= Extract =
=-=-=-=-=

What is Preferred Stock?
By Lior Ronen | Founder, Finro Financial Consulting
A stock, any stock, is a claim for partial ownership of a business.
Investors buy their stocks in the company either through an exchange if it is publicly traded or from the company itself if it is privately held. Many transactions also occur in the secondary market when current shareholders buy and sell shares of the company directly without the company's involvement.
When investors buy stocks in a company, they own a certain percentage of its equity, and partial ownership comes with rights and liabilities.
These rights typically include future dividend payments, liquidation preference, and even a seat on the board of directors in some cases.
Now, let's assume that a company wants to sell some of its equity to finance its day-to-day operation. However, since this company is in its early days and hasn't generated revenues yet, investors take a significant risk.

=-=-=-=-=

= Collected data =
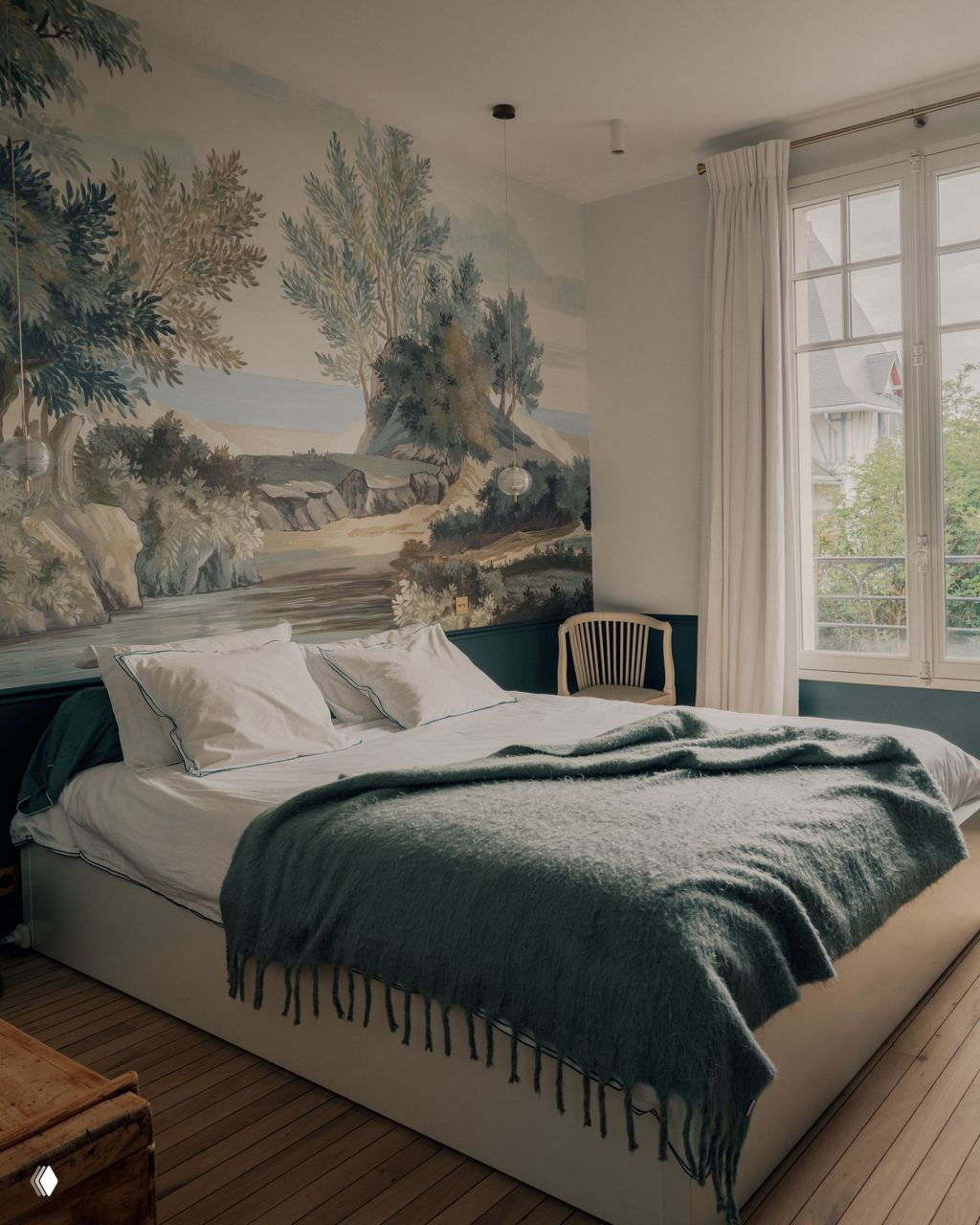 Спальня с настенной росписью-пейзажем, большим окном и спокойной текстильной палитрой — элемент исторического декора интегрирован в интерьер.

=-=-=-=-=

= Required tasks =
1) According to the preferred stock text, what rights typically come with partial ownership of a business?
2) Carry the preferred stock text forward, starting after its last sentence.
The material following the preferred stock text is separate from it.

= Numbered answers =
1) Future dividend payments, liquidation preference, and in some cases a seat on the board of directors.

2)
In this situation, the company could either lend money in a traditional bank debt or private market debt or alternately offer preferred terms to a particular group of shares.
If investors purchased these specific preferred shares, they would come with a higher business claim than ordinary shares.
De facto creates two classes of shares: common shares and preferred shares. These two classes have different rights in the company and different stock prices.
What is the difference between preferred stock and common stock?
The company's employees and founders usually hold common stocks, which entitle their holders with a certain level of future dividends, voting rights, and, of course, a percentage of the company's equity.
Investors typically hold preferred shares, which entitle them to better financial terms in liquidation events and some control on the board of directors.
Preferred stock differs from common stocks in these main aspects:
Better future dividend terms. Preferred shareholders will receive a higher dividend payment per stock and before the common shareholders.
No voting rights. While preferred stock includes superior rights on many fronts compared to common shares, they usually do not have any voting rights unless negotiated separately.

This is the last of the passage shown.